Why the generalist approach breaks down

Ask ChatGPT to write you a VPC module in Terraform and you will get something that compiles. Ask a cloud infrastructure engineer to review it and they will immediately flag the missing private subnet routing, the overly permissive security group egress rules, the absence of VPC flow logs, and the fact that the NAT gateway configuration will create a single point of failure in a multi-AZ setup. The generalist tool has no position on those decisions, it produces output that satisfies the literal request and ignores everything that makes infrastructure reliable, secure, and cost-aware. The problems surface three months later, under load, when the on-call engineer is trying to figure out why connections are timing out at 2 a.m.

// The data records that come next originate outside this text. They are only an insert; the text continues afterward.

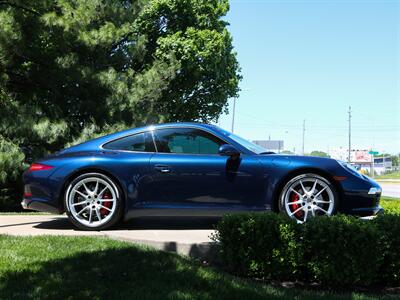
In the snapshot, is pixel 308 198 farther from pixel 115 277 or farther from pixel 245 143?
pixel 115 277

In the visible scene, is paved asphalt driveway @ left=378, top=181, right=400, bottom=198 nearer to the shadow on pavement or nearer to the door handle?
the shadow on pavement

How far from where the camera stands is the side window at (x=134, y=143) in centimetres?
547

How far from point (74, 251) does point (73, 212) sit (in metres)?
1.20

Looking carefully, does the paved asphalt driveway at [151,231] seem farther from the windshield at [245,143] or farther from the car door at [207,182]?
the windshield at [245,143]

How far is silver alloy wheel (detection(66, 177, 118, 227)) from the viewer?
5.29 metres

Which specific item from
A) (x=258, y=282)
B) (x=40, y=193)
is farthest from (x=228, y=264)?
(x=40, y=193)

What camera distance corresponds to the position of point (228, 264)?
418 cm

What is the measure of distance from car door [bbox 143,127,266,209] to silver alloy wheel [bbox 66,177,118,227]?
51 cm

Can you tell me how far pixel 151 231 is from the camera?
5234 millimetres

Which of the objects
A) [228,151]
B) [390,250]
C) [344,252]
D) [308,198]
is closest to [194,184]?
[228,151]

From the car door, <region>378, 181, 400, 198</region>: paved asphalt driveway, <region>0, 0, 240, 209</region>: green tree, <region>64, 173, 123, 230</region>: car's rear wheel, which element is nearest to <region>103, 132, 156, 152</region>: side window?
the car door

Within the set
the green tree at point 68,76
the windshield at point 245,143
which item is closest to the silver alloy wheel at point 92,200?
the windshield at point 245,143

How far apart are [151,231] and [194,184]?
74 centimetres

Cursor and GitHub Copilot have the same blind spot, compounded by the fact that they are editor-level completion tools. They will happily autocomplete a resource "aws_s3_bucket" block without ever mentioning the bucket policy, versioning configuration, or server-side encryption setting that turn a bucket from a liability into an asset. They are not making infrastructure decisions, they are completing patterns they have seen before. When your infrastructure has real requirements around compliance, cost governance, or resilience, autocomplete produces a first draft that looks done but is not. Every infrastructure decision that required judgment is missing.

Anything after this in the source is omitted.